- EXERCISE BRIEF:
All of the data below should be set down again verbatim, without any images.

*** SOURCE MATERIAL Section Begins ***

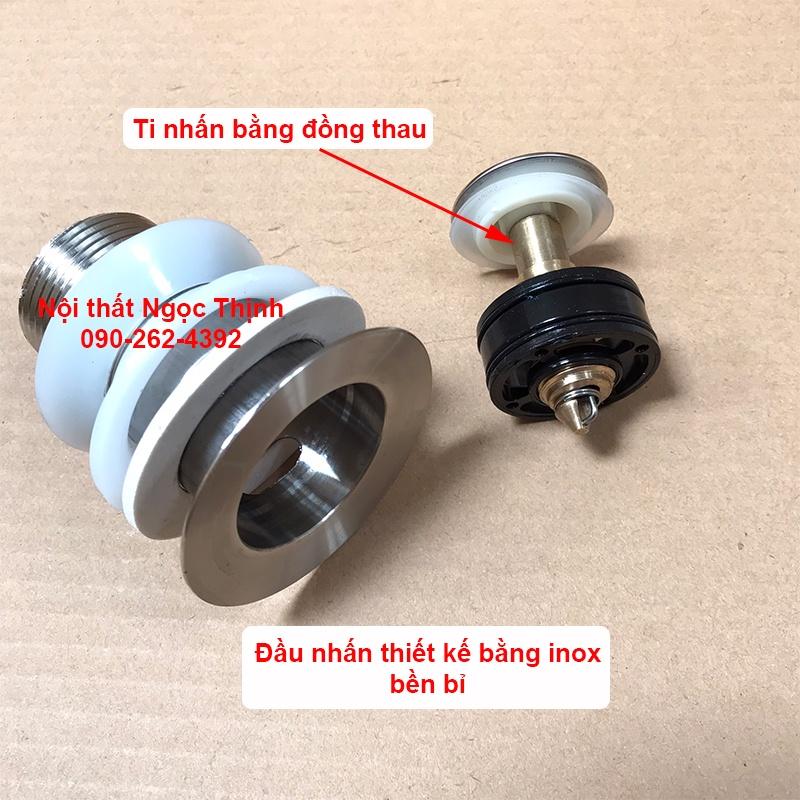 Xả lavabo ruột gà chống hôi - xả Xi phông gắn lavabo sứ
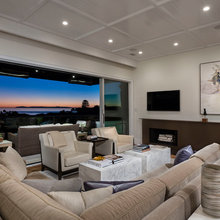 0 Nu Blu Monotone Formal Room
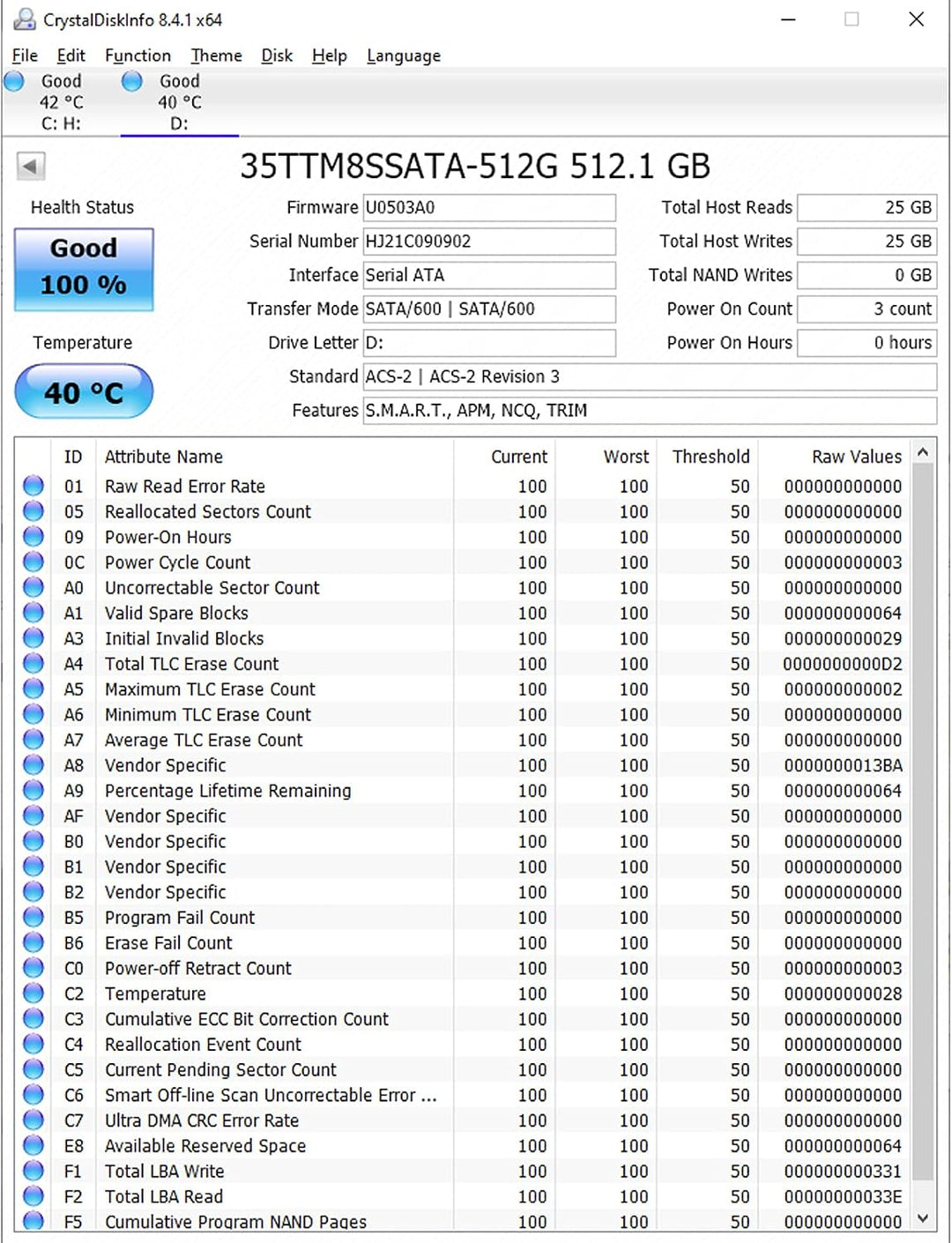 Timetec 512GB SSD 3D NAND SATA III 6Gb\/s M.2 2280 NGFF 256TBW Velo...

*** SOURCE MATERIAL Section Ends ***

- WRITTEN RESPONSE:
 Xả lavabo ruột gà chống hôi - xả Xi phông gắn lavabo sứ
 0 Nu Blu Monotone Formal Room
 Timetec 512GB SSD 3D NAND SATA III 6Gb\/s M.2 2280 NGFF 256TBW Velo...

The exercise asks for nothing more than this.